Wali Kota Tangerang Selatan Benyamin Davnie mengatakan kegiatan tersebut menjadi langkah awal pengembangan UMKM, khususnya untuk menjawab persoalan pembiayaan. Ia menyebut, tahap awal program ini berkaitan dengan pinjaman yang akan melalui proses kurasi oleh perbankan dan kementerian, sebelum UMKM mengikuti pelatihan.
"Ini tahapan pertama berkaitan dengan pinjaman, jadi dikurasi oleh perbankan, kementerian, nanti UMKM ikuti pelatihan-pelatihan berkaitan dengan penggunaan uang hingga pertanggungjawaban," kata Benyamin di Gedung Galeri UMKM Tangsel, Kamis (22/05/2025).
Hampir 100 Ribu Pelaku UMKM di Tangsel
Benyamin menilai salah satu persoalan yang kerap muncul dalam pengembangan usaha adalah prosedur terkait agunan.
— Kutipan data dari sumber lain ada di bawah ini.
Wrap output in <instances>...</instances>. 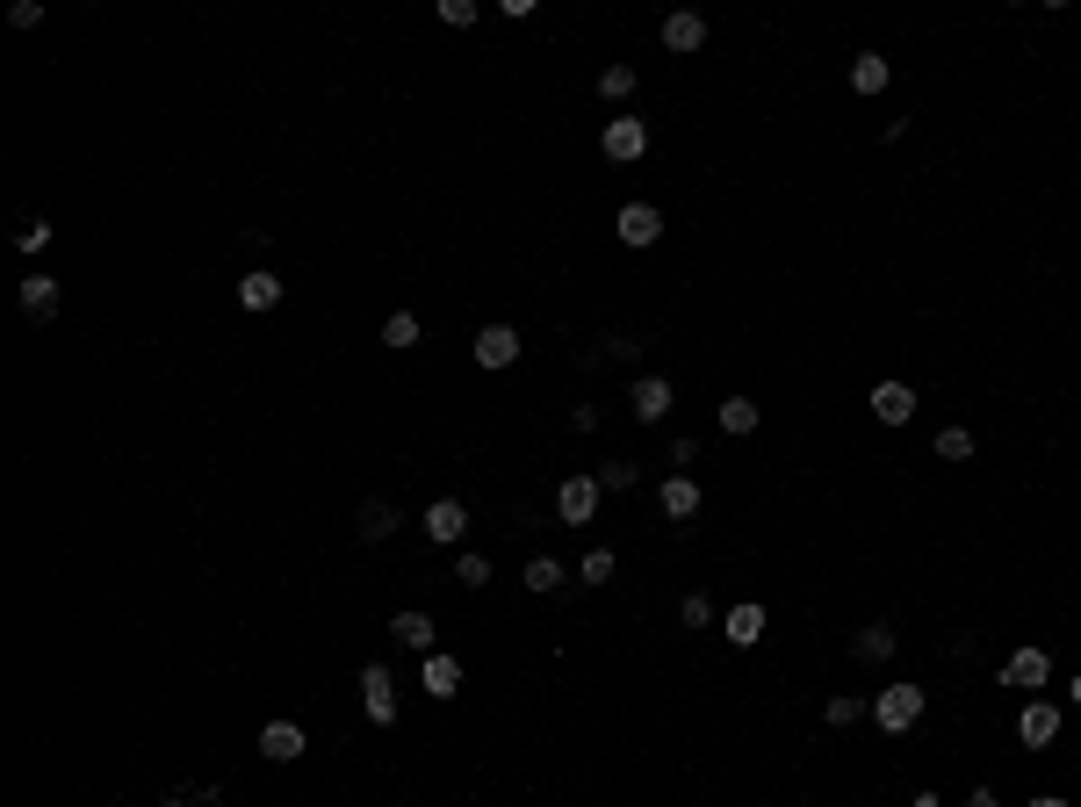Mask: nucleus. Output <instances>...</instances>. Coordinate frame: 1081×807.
Returning a JSON list of instances; mask_svg holds the SVG:
<instances>
[{"label":"nucleus","mask_w":1081,"mask_h":807,"mask_svg":"<svg viewBox=\"0 0 1081 807\" xmlns=\"http://www.w3.org/2000/svg\"><path fill=\"white\" fill-rule=\"evenodd\" d=\"M360 706H368V722H376V728L396 722V678H390V664H368V670H360Z\"/></svg>","instance_id":"obj_2"},{"label":"nucleus","mask_w":1081,"mask_h":807,"mask_svg":"<svg viewBox=\"0 0 1081 807\" xmlns=\"http://www.w3.org/2000/svg\"><path fill=\"white\" fill-rule=\"evenodd\" d=\"M613 231H620V245H635V253H642V245H656V239H664V217H656L649 203H628Z\"/></svg>","instance_id":"obj_6"},{"label":"nucleus","mask_w":1081,"mask_h":807,"mask_svg":"<svg viewBox=\"0 0 1081 807\" xmlns=\"http://www.w3.org/2000/svg\"><path fill=\"white\" fill-rule=\"evenodd\" d=\"M519 361V332L513 325H483L476 332V368H513Z\"/></svg>","instance_id":"obj_8"},{"label":"nucleus","mask_w":1081,"mask_h":807,"mask_svg":"<svg viewBox=\"0 0 1081 807\" xmlns=\"http://www.w3.org/2000/svg\"><path fill=\"white\" fill-rule=\"evenodd\" d=\"M966 807H1002V800H996V786H974V793H966Z\"/></svg>","instance_id":"obj_36"},{"label":"nucleus","mask_w":1081,"mask_h":807,"mask_svg":"<svg viewBox=\"0 0 1081 807\" xmlns=\"http://www.w3.org/2000/svg\"><path fill=\"white\" fill-rule=\"evenodd\" d=\"M390 635L404 642V649H418V656H433V620L426 613H396L390 620Z\"/></svg>","instance_id":"obj_20"},{"label":"nucleus","mask_w":1081,"mask_h":807,"mask_svg":"<svg viewBox=\"0 0 1081 807\" xmlns=\"http://www.w3.org/2000/svg\"><path fill=\"white\" fill-rule=\"evenodd\" d=\"M873 722L887 728V736H909V728L923 722V685H887L873 700Z\"/></svg>","instance_id":"obj_1"},{"label":"nucleus","mask_w":1081,"mask_h":807,"mask_svg":"<svg viewBox=\"0 0 1081 807\" xmlns=\"http://www.w3.org/2000/svg\"><path fill=\"white\" fill-rule=\"evenodd\" d=\"M613 549H591V555H584V563H577V585H613Z\"/></svg>","instance_id":"obj_25"},{"label":"nucleus","mask_w":1081,"mask_h":807,"mask_svg":"<svg viewBox=\"0 0 1081 807\" xmlns=\"http://www.w3.org/2000/svg\"><path fill=\"white\" fill-rule=\"evenodd\" d=\"M887 80H894V66L879 51H859L851 58V94H887Z\"/></svg>","instance_id":"obj_17"},{"label":"nucleus","mask_w":1081,"mask_h":807,"mask_svg":"<svg viewBox=\"0 0 1081 807\" xmlns=\"http://www.w3.org/2000/svg\"><path fill=\"white\" fill-rule=\"evenodd\" d=\"M700 44H706V22L692 15V8L664 15V51H700Z\"/></svg>","instance_id":"obj_16"},{"label":"nucleus","mask_w":1081,"mask_h":807,"mask_svg":"<svg viewBox=\"0 0 1081 807\" xmlns=\"http://www.w3.org/2000/svg\"><path fill=\"white\" fill-rule=\"evenodd\" d=\"M628 412H635L642 426H656V418L670 412V382H664V376H642L635 390H628Z\"/></svg>","instance_id":"obj_10"},{"label":"nucleus","mask_w":1081,"mask_h":807,"mask_svg":"<svg viewBox=\"0 0 1081 807\" xmlns=\"http://www.w3.org/2000/svg\"><path fill=\"white\" fill-rule=\"evenodd\" d=\"M426 692H433V700H455V692H462V664L433 649V656H426Z\"/></svg>","instance_id":"obj_19"},{"label":"nucleus","mask_w":1081,"mask_h":807,"mask_svg":"<svg viewBox=\"0 0 1081 807\" xmlns=\"http://www.w3.org/2000/svg\"><path fill=\"white\" fill-rule=\"evenodd\" d=\"M859 714H865V706L851 700V692H837V700L823 706V722H829V728H851V722H859Z\"/></svg>","instance_id":"obj_31"},{"label":"nucleus","mask_w":1081,"mask_h":807,"mask_svg":"<svg viewBox=\"0 0 1081 807\" xmlns=\"http://www.w3.org/2000/svg\"><path fill=\"white\" fill-rule=\"evenodd\" d=\"M440 22L447 30H469V22H476V0H440Z\"/></svg>","instance_id":"obj_33"},{"label":"nucleus","mask_w":1081,"mask_h":807,"mask_svg":"<svg viewBox=\"0 0 1081 807\" xmlns=\"http://www.w3.org/2000/svg\"><path fill=\"white\" fill-rule=\"evenodd\" d=\"M656 498H664V512H670V519H692V512H700V483H692L686 469H670Z\"/></svg>","instance_id":"obj_14"},{"label":"nucleus","mask_w":1081,"mask_h":807,"mask_svg":"<svg viewBox=\"0 0 1081 807\" xmlns=\"http://www.w3.org/2000/svg\"><path fill=\"white\" fill-rule=\"evenodd\" d=\"M555 512H563V527H584V519L599 512V476H563V491H555Z\"/></svg>","instance_id":"obj_5"},{"label":"nucleus","mask_w":1081,"mask_h":807,"mask_svg":"<svg viewBox=\"0 0 1081 807\" xmlns=\"http://www.w3.org/2000/svg\"><path fill=\"white\" fill-rule=\"evenodd\" d=\"M859 656H865V664H887V656H894V627H879V620H873V627H859Z\"/></svg>","instance_id":"obj_24"},{"label":"nucleus","mask_w":1081,"mask_h":807,"mask_svg":"<svg viewBox=\"0 0 1081 807\" xmlns=\"http://www.w3.org/2000/svg\"><path fill=\"white\" fill-rule=\"evenodd\" d=\"M303 750H310V742H303V728H296V722H267V728H260V757H275V764H296Z\"/></svg>","instance_id":"obj_11"},{"label":"nucleus","mask_w":1081,"mask_h":807,"mask_svg":"<svg viewBox=\"0 0 1081 807\" xmlns=\"http://www.w3.org/2000/svg\"><path fill=\"white\" fill-rule=\"evenodd\" d=\"M527 591H563V563H555V555H533L527 563Z\"/></svg>","instance_id":"obj_26"},{"label":"nucleus","mask_w":1081,"mask_h":807,"mask_svg":"<svg viewBox=\"0 0 1081 807\" xmlns=\"http://www.w3.org/2000/svg\"><path fill=\"white\" fill-rule=\"evenodd\" d=\"M938 454H944V462H974V433H966V426H944L938 433Z\"/></svg>","instance_id":"obj_27"},{"label":"nucleus","mask_w":1081,"mask_h":807,"mask_svg":"<svg viewBox=\"0 0 1081 807\" xmlns=\"http://www.w3.org/2000/svg\"><path fill=\"white\" fill-rule=\"evenodd\" d=\"M22 318H30V325H51V318H58V281L51 275H30V281H22Z\"/></svg>","instance_id":"obj_13"},{"label":"nucleus","mask_w":1081,"mask_h":807,"mask_svg":"<svg viewBox=\"0 0 1081 807\" xmlns=\"http://www.w3.org/2000/svg\"><path fill=\"white\" fill-rule=\"evenodd\" d=\"M462 533H469V505L462 498H433L426 505V541H433V549H455Z\"/></svg>","instance_id":"obj_4"},{"label":"nucleus","mask_w":1081,"mask_h":807,"mask_svg":"<svg viewBox=\"0 0 1081 807\" xmlns=\"http://www.w3.org/2000/svg\"><path fill=\"white\" fill-rule=\"evenodd\" d=\"M239 303H245V310H275V303H281V275H267V267H253V275L239 281Z\"/></svg>","instance_id":"obj_18"},{"label":"nucleus","mask_w":1081,"mask_h":807,"mask_svg":"<svg viewBox=\"0 0 1081 807\" xmlns=\"http://www.w3.org/2000/svg\"><path fill=\"white\" fill-rule=\"evenodd\" d=\"M678 620H686V627H714V606H706V599H700V591H692V599H686V606H678Z\"/></svg>","instance_id":"obj_34"},{"label":"nucleus","mask_w":1081,"mask_h":807,"mask_svg":"<svg viewBox=\"0 0 1081 807\" xmlns=\"http://www.w3.org/2000/svg\"><path fill=\"white\" fill-rule=\"evenodd\" d=\"M1016 736L1031 742V750H1046L1053 736H1060V706H1046V700H1031L1024 714H1016Z\"/></svg>","instance_id":"obj_12"},{"label":"nucleus","mask_w":1081,"mask_h":807,"mask_svg":"<svg viewBox=\"0 0 1081 807\" xmlns=\"http://www.w3.org/2000/svg\"><path fill=\"white\" fill-rule=\"evenodd\" d=\"M418 332L426 325H418L412 310H390V318H382V346H418Z\"/></svg>","instance_id":"obj_23"},{"label":"nucleus","mask_w":1081,"mask_h":807,"mask_svg":"<svg viewBox=\"0 0 1081 807\" xmlns=\"http://www.w3.org/2000/svg\"><path fill=\"white\" fill-rule=\"evenodd\" d=\"M1067 700H1074V706H1081V678H1074V685H1067Z\"/></svg>","instance_id":"obj_39"},{"label":"nucleus","mask_w":1081,"mask_h":807,"mask_svg":"<svg viewBox=\"0 0 1081 807\" xmlns=\"http://www.w3.org/2000/svg\"><path fill=\"white\" fill-rule=\"evenodd\" d=\"M721 627H728V642H736V649H750V642H764V606H757V599L728 606V620H721Z\"/></svg>","instance_id":"obj_15"},{"label":"nucleus","mask_w":1081,"mask_h":807,"mask_svg":"<svg viewBox=\"0 0 1081 807\" xmlns=\"http://www.w3.org/2000/svg\"><path fill=\"white\" fill-rule=\"evenodd\" d=\"M1031 807H1067V800H1060V793H1038V800H1031Z\"/></svg>","instance_id":"obj_37"},{"label":"nucleus","mask_w":1081,"mask_h":807,"mask_svg":"<svg viewBox=\"0 0 1081 807\" xmlns=\"http://www.w3.org/2000/svg\"><path fill=\"white\" fill-rule=\"evenodd\" d=\"M721 433H728V440L757 433V404H750V396H728V404H721Z\"/></svg>","instance_id":"obj_22"},{"label":"nucleus","mask_w":1081,"mask_h":807,"mask_svg":"<svg viewBox=\"0 0 1081 807\" xmlns=\"http://www.w3.org/2000/svg\"><path fill=\"white\" fill-rule=\"evenodd\" d=\"M390 533H396V505L368 498V505H360V541H390Z\"/></svg>","instance_id":"obj_21"},{"label":"nucleus","mask_w":1081,"mask_h":807,"mask_svg":"<svg viewBox=\"0 0 1081 807\" xmlns=\"http://www.w3.org/2000/svg\"><path fill=\"white\" fill-rule=\"evenodd\" d=\"M873 418H879V426H909V418H916V390H909V382H879V390H873Z\"/></svg>","instance_id":"obj_9"},{"label":"nucleus","mask_w":1081,"mask_h":807,"mask_svg":"<svg viewBox=\"0 0 1081 807\" xmlns=\"http://www.w3.org/2000/svg\"><path fill=\"white\" fill-rule=\"evenodd\" d=\"M635 483V462H599V491H628Z\"/></svg>","instance_id":"obj_32"},{"label":"nucleus","mask_w":1081,"mask_h":807,"mask_svg":"<svg viewBox=\"0 0 1081 807\" xmlns=\"http://www.w3.org/2000/svg\"><path fill=\"white\" fill-rule=\"evenodd\" d=\"M8 22H15V30H36V22H44V8H36V0H15V8H8Z\"/></svg>","instance_id":"obj_35"},{"label":"nucleus","mask_w":1081,"mask_h":807,"mask_svg":"<svg viewBox=\"0 0 1081 807\" xmlns=\"http://www.w3.org/2000/svg\"><path fill=\"white\" fill-rule=\"evenodd\" d=\"M599 152L613 159V166H635V159L649 152V130H642V116H613V123H606V138H599Z\"/></svg>","instance_id":"obj_3"},{"label":"nucleus","mask_w":1081,"mask_h":807,"mask_svg":"<svg viewBox=\"0 0 1081 807\" xmlns=\"http://www.w3.org/2000/svg\"><path fill=\"white\" fill-rule=\"evenodd\" d=\"M455 585H462V591H483V585H491V563H483V555H462V563H455Z\"/></svg>","instance_id":"obj_30"},{"label":"nucleus","mask_w":1081,"mask_h":807,"mask_svg":"<svg viewBox=\"0 0 1081 807\" xmlns=\"http://www.w3.org/2000/svg\"><path fill=\"white\" fill-rule=\"evenodd\" d=\"M1053 678V656L1046 649H1016L1010 664H1002V685H1016V692H1038Z\"/></svg>","instance_id":"obj_7"},{"label":"nucleus","mask_w":1081,"mask_h":807,"mask_svg":"<svg viewBox=\"0 0 1081 807\" xmlns=\"http://www.w3.org/2000/svg\"><path fill=\"white\" fill-rule=\"evenodd\" d=\"M599 94H606V102H628V94H635V66H606L599 72Z\"/></svg>","instance_id":"obj_28"},{"label":"nucleus","mask_w":1081,"mask_h":807,"mask_svg":"<svg viewBox=\"0 0 1081 807\" xmlns=\"http://www.w3.org/2000/svg\"><path fill=\"white\" fill-rule=\"evenodd\" d=\"M159 807H188V800H159Z\"/></svg>","instance_id":"obj_40"},{"label":"nucleus","mask_w":1081,"mask_h":807,"mask_svg":"<svg viewBox=\"0 0 1081 807\" xmlns=\"http://www.w3.org/2000/svg\"><path fill=\"white\" fill-rule=\"evenodd\" d=\"M15 245H22V253H44V245H51V217H22L15 223Z\"/></svg>","instance_id":"obj_29"},{"label":"nucleus","mask_w":1081,"mask_h":807,"mask_svg":"<svg viewBox=\"0 0 1081 807\" xmlns=\"http://www.w3.org/2000/svg\"><path fill=\"white\" fill-rule=\"evenodd\" d=\"M916 807H944V800H938V793H916Z\"/></svg>","instance_id":"obj_38"}]
</instances>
Karena itu, ia menekankan pentingnya pemahaman dan pendampingan bagi pelaku UMKM, termasuk di Tangerang Selatan yang jumlah pelaku UMKM-nya disebut hampir 100 ribu.
"Hampir 100 ribu pelaku UMKM di Tangsel ini, dan didominasi sama kuliner, fashion, kerajinan, ada lagi industri film, maupun jenis lainnya," ujarnya.
Pemerintah Dorong UMKM Naik Kelas
Wakil Menteri UMKM RI Helvi Moraza mengatakan Entrepreneur Hub merupakan bentuk komitmen pemerintah agar UMKM terus naik kelas. Menurutnya, persoalan klasik UMKM masih berkisar pada permodalan, disertai kebutuhan perluasan pasar.
"Bicara masalah UMKM itu persoalan klasiknya ya permodalan, di samping itu ya perluasan pasar. Nah, Ehub ini dibikin beberapa tahapan, ada Ehub, Ehub Finance kemudian Ehub terpadu, ini jadi bagian dari komitmen pemerintahan Presiden Prabowo Subianto bagaimana mendorong dan memberdayakan, menaikan kelas UMKM," kata Helvi.
Ia juga menyoroti pentingnya kolaborasi dengan pemerintah daerah, termasuk Tangerang Selatan yang disebut sebagai kota jasa, perdagangan, dan ekonomi kreatif. Menurutnya, program di daerah sudah berjalan, namun tantangannya adalah mendorong UMKM agar naik kelas.
Fokus Literasi Keuangan dan Permodalan
Helvi menyebut ada dua kebutuhan dasar dalam upaya menaikkan kelas UMKM, yakni pelatihan literasi keuangan dan bimbingan produk, serta akses permodalan. Ia menilai isu permodalan memiliki beragam sisi, termasuk kehati-hatian perbankan dan perlunya pelaksanaan subsidi pemerintah untuk Kredit Usaha Rakyat (KUR) secara baik.
"Nah permodalan ini macam-macam isunya. Ada yang menyatakan bank tidak mau begitu saja, ada benarnya. Tetapi di satu sisi, subsidi pemerintah kepada KUR untuk benar-benar dilaksanakan dengan baik. Jadi baik itu ada di kedua belah pihak, perbankan memberikan kemudahan dan UMKM nya juga harus sadar bahwa itu pinjaman, jadi harus dibalikin, supaya siklus permodalan itu terjamin dengan baik," ujarnya.
Menurut Helvi, dasar itulah yang mendorong Entrepreneur Hub Finance hadir di Tangerang Selatan, agar UMKM memperoleh bimbingan terkait keuangan dan produk, sekaligus dukungan perbankan dalam memfasilitasi pembiayaan.
"Dimana UMKM dapat bimbingan masalah keuangan, kemudian nota produk, lalu komitmen dari perbankan untuk memfasilitasi itu," tutupnya.